Un arbre est vivant,
J’aime l’étreindre,
Il me donne des frissons
J’aime la fragrance de ses humeurs.
Mon arbre est un mélèze
Il trône sur la neige l’hiver
Et dans les lauriers de St Antoine l’été.
Quand je m’approche de lui il m’enlace.
Mon arbre se laisse caresser.
Son écorce est râpeuse. Douceur rêche.
De ses effluves mon corps est enveloppé.
Ses aiguilles vert pâle dans le froid de l’hiver.

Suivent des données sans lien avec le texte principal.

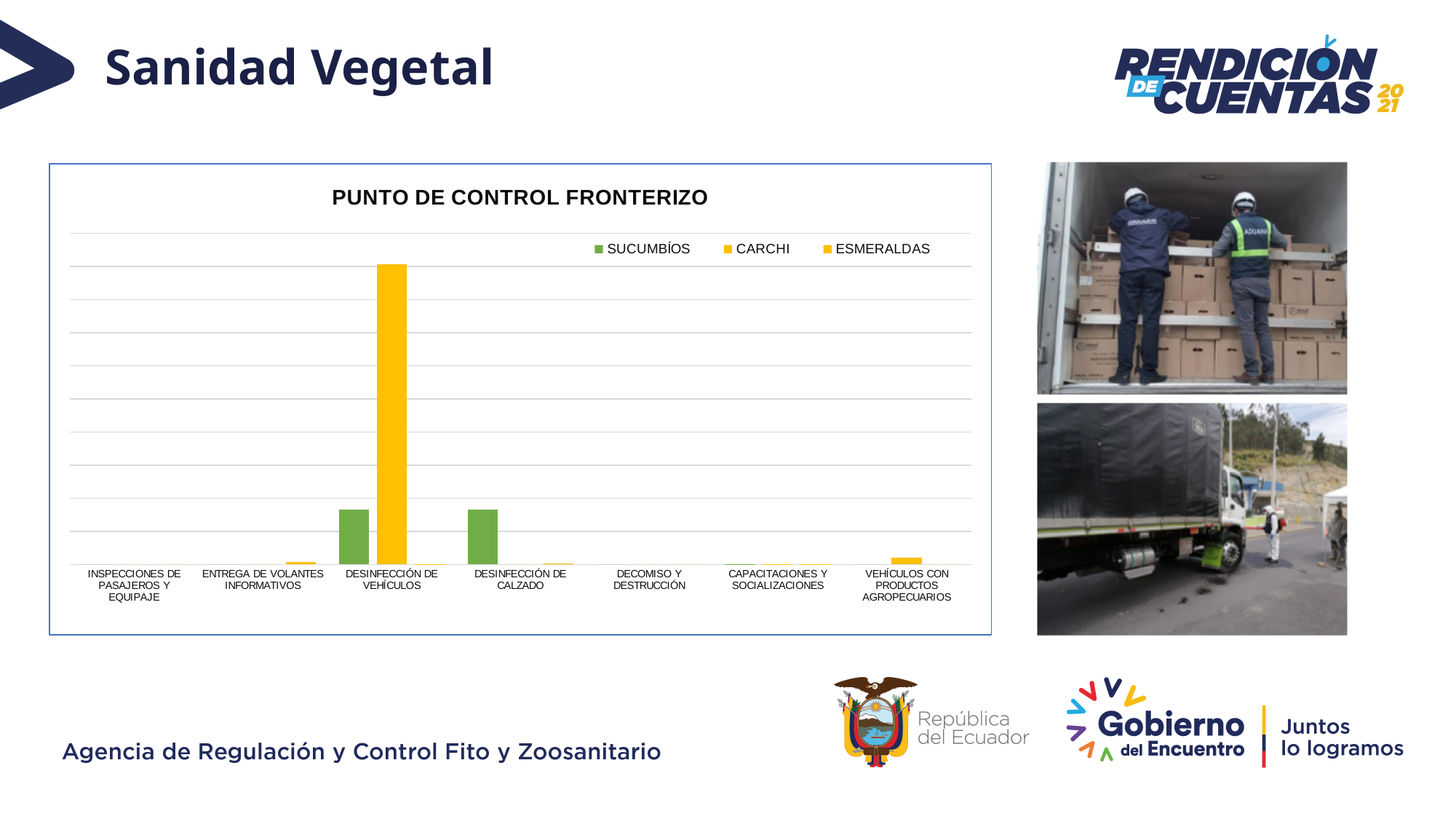
Is the tallest bar for DESINFECCIÓN DE VEHÍCULOS larger or smaller than the bar for ENTREGA DE VOLANTES INFORMATIVOS? Larger Which series is shown in green in the chart's legend? SUCUMBÍOS How many categories are shown along the x axis of the chart? 7 Which category is listed last on the x axis of the chart? VEHÍCULOS CON PRODUCTOS AGROPECUARIOS What kind of chart is shown under the title PUNTO DE CONTROL FRONTERIZO? Bar chart How many series does the legend of the chart list? 3 Is the green SUCUMBÍOS bar for DESINFECCIÓN DE CALZADO larger or smaller than the yellow bar for VEHÍCULOS CON PRODUCTOS AGROPECUARIOS? Larger Which category has the tallest bar in the chart? DESINFECCIÓN DE VEHÍCULOS Which category is listed first on the x axis of the chart? INSPECCIONES DE PASAJEROS Y EQUIPAJE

J’aime l’automne ; ma toison d’un roux léger
Sert de miroir à ses aiguilles.
Les oiseaux trouvent à se nicher
Les choucas survolent sa frondaison.
J’entends à travers sa peau
Battre son cœur ; sa ramure
Tremble à ma vue, vibre doucement.
Il tente de me dire des histoires.
Le torrent tout proche
Chante et chante à nouveau.
Une quarte puis une tierce,
Une quinte myxolydienne.
Son propos est ternaire,
Il swingue comme pas deux,
Pas de deux ; dommage ses racines
L’empêchent de danser.
Mon, collée au tronc
Entend le blues qu’il psalmodie
Ou plutôt qu’il voudrait hurler.
Ses racines l’encombrent pour bouger.